I jerked around. Labienus stood in the doorway. “I find it helps my ponderings,” I told him.
“Pour me a cup,” he said. “I could use a little inspiration.” He walked in. “I had to take a break before I ordered some summary executions that someone might sue me for when I return to Rome. Gods, how I detest provincial businessmen and publicani.” He glanced at the stack of deeds beside the strongbox. “Did those belong to Vinius? A lot of paperwork for a centurion.”
I handed him a cup. “He was a bit of a businessman himself.”
“Do yourself a favor,” Labienus advised. “Forget about this murder. I know that boy is one of your clients, but your family must have thousands of them. He won’t be missed, and the sooner those eight are executed, the sooner this army will return to normal. Normal is what you want with a war starting.”
“I can’t let it rest until I’m satisfied,” I told him. “And I’m far from satisfied.”
“What is the great mystery?” he demanded. “The man was a brute and he treated his men like animals. That particular contubernium caught the brunt of his stick and it drove them to an act of foolish desperation. Completely understandable, if unforgivable. Let them pay for it and be done with it.”
“It doesn’t make sense,” I said.
“What doesn’t?” he said impatiently.
“The dagger, for one thing.”
“The dagger? What about it? Good, traditional weapon for killing people. Done all the time. Explain yourself.”
“We have here eight soldiers, at least three of whom would have taken part in the murder. Every one of them carries a gladius day and night. Why use a dagger when you can use a gladius? You know what a gladius stab is like. It looks like someone rammed a shovel through the body. People sometimes survive a dagger thrust, if no vital organs are pierced and the infection doesn’t kill them. A gladius thrust is certain death, which is why we adopted the murderous thing in the first place.”
“You have a point,” he admitted. “But men in such extremity often don’t think straight. And it was a conspiracy. Each may have wanted to deliver just a part of the killing so that the guilt would be evenly spread.”

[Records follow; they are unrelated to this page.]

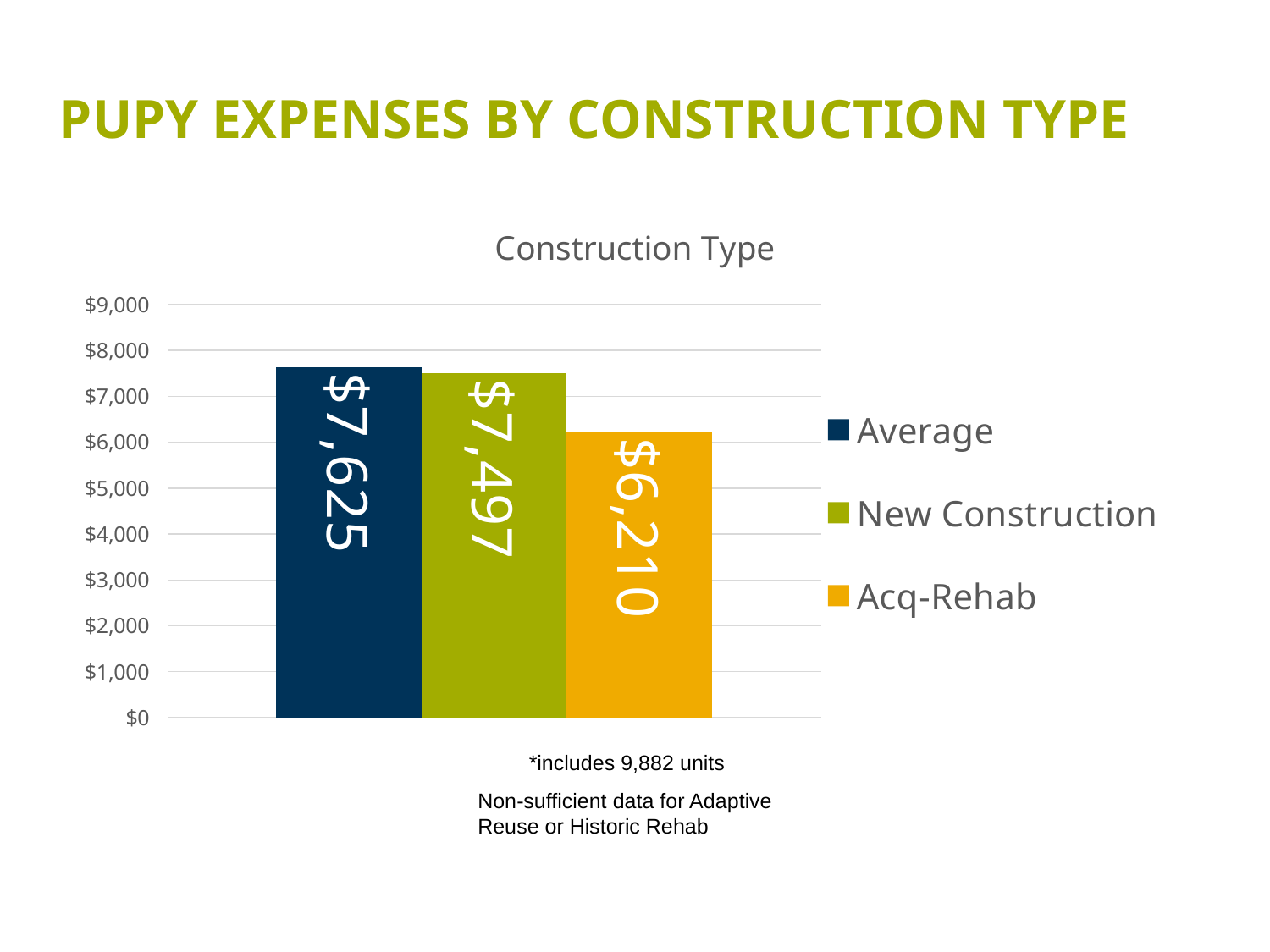
Which series has the lowest value? Acq-Rehab Is the value for Acq-Rehab greater or less than $7,000? less How many series does the legend list? 3 What is the value for Acq-Rehab? $6,210 What kind of chart is shown on the slide? bar chart What is the value for Average? $7,625 What is the difference between the Average value and the Acq-Rehab value? $1,415 What is the title of the chart? Construction Type Which series has the highest value? Average Which is larger, the value for New Construction or the value for Acq-Rehab? New Construction What is the value for New Construction? $7,497 What is the difference between the New Construction value and the Acq-Rehab value? $1,287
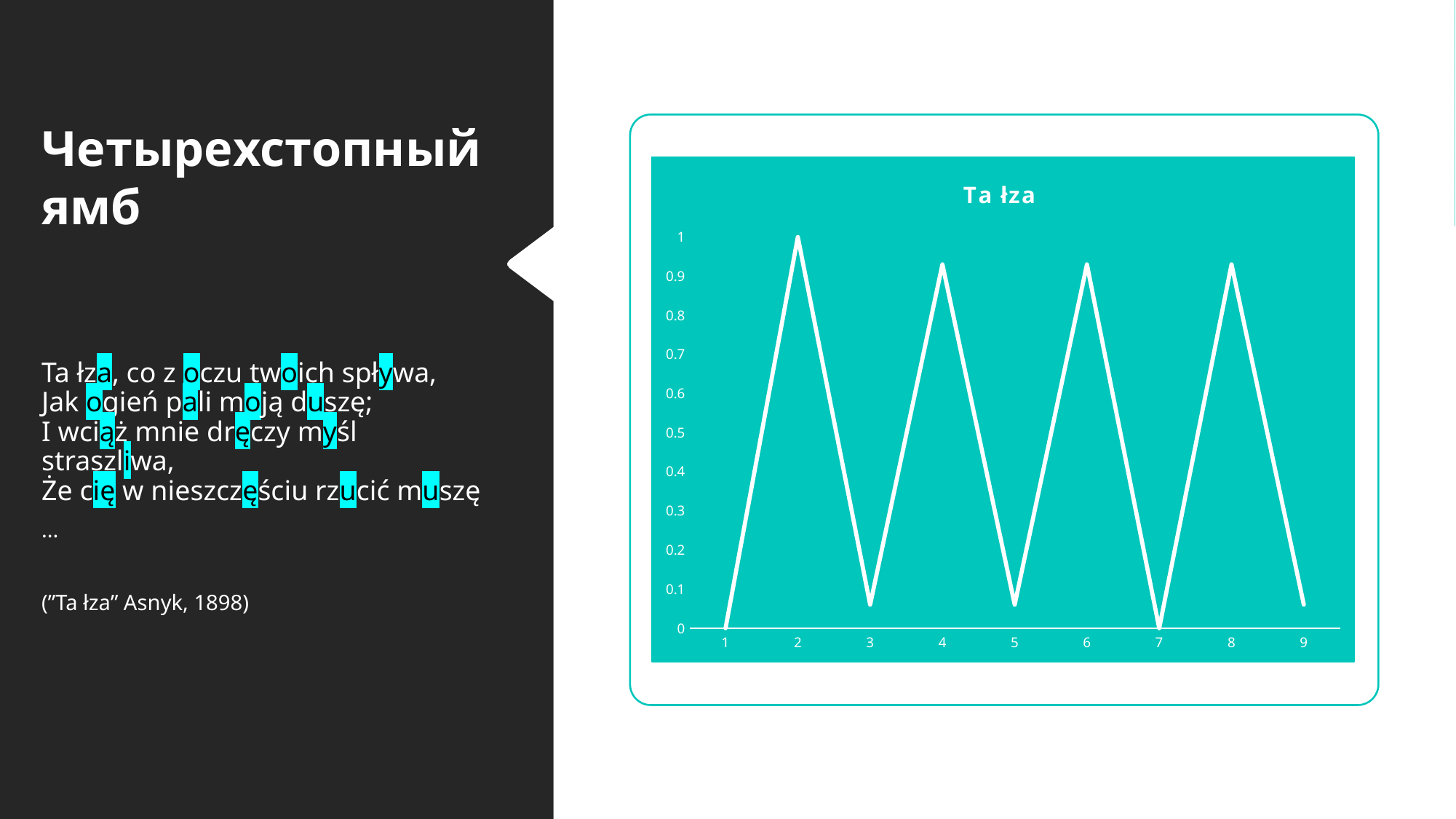
Which has the larger value, point 6 or point 5? point 6 What is the value at point 2 on the chart? 1 What is the value at point 1 on the chart? 0 Is the value at point 9 greater or less than 0.2? less What kind of chart is shown on the slide? line chart Is the value at point 4 greater or less than 0.5? greater What is the value at point 7 on the chart? 0 Which point on the x axis has the highest value? 2 How many points are plotted along the x axis of the chart? 9 What is the difference between the value at point 2 and the value at point 1? 1 What is the title of the chart? Ta łza Is the value at point 3 greater or less than 0.5? less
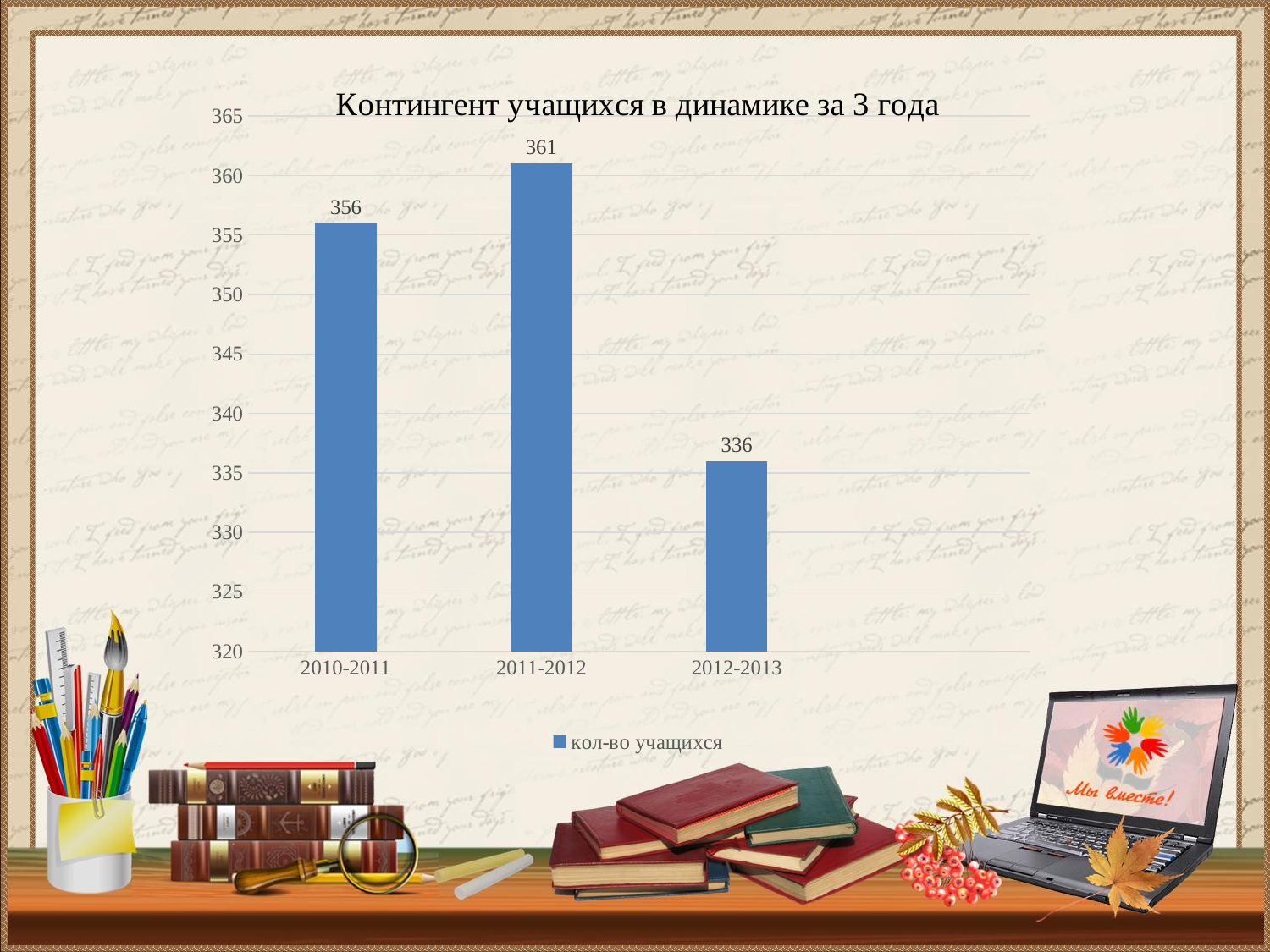
Which year has the lowest number of students? 2012-2013 What is the difference between the values for 2011-2012 and 2012-2013? 25 Is the value for 2012-2013 greater or less than 340? less What is the title of the chart? Контингент учащихся в динамике за 3 года What kind of chart is shown on the slide? bar chart What is the value for 2010-2011? 356 Which is larger, the value for 2010-2011 or the value for 2012-2013? 2010-2011 How many categories are shown on the x axis? 3 What is the value for 2012-2013? 336 What is the difference between the values for 2010-2011 and 2011-2012? 5 What is the value for 2011-2012? 361 Which year has the highest number of students? 2011-2012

“A valid objection,” I allowed, my lawyer’s training coming to the fore. “But I find it hard to believe that they would be so incautious in eliminating a man as dangerous as Titus Vinius.” This legalistic fencing was helping me to keep my mind off all that gold in the bottom of the box. Even so, my scalp was sweating. “And the business with the strangler’s noose. It just doesn’t sound soldierly. I think these men would have done the job neatly and quickly, had they been inclined to kill him. And there is the way he was dressed.”
“That is an oddity.”
“The accused men say that the last time they saw him he was with you on the reviewing stand at evening parade. Did you see him after that?”
“Let’s see. . he came back to the praetorium and conferred for a while with Caesar and some Gauls-”
“Gauls? What Gauls?”
“Some of the ones out there now. They were hounding Caesar for some decisions about their cases, because they know that once the war is on there’ll be no time for holding assizes.”
“What are their cases concerned with?”
“The usual,” he shrugged. “Contracts for public works, which are in doubt because of this extraordinary five-year commission; some killings that would expand into blood feuds if we allowed these Provincial Gauls to revert to their ancestral ways; a number of land tenures that are in dispute, that sort of thing.”
The mention of land made my ears twitch, but land in Gaul didn’t seem to interest Titus Vinius. It occurred to me to wonder why. The province held splendid farmlands and they could be had cheaper than any in Italy. Labor was cheap as well. There was always the uncertainty connected with the upcoming war, but if that was his reason, it displayed a disappointing lack of confidence in Roman arms on the part of a senior centurion.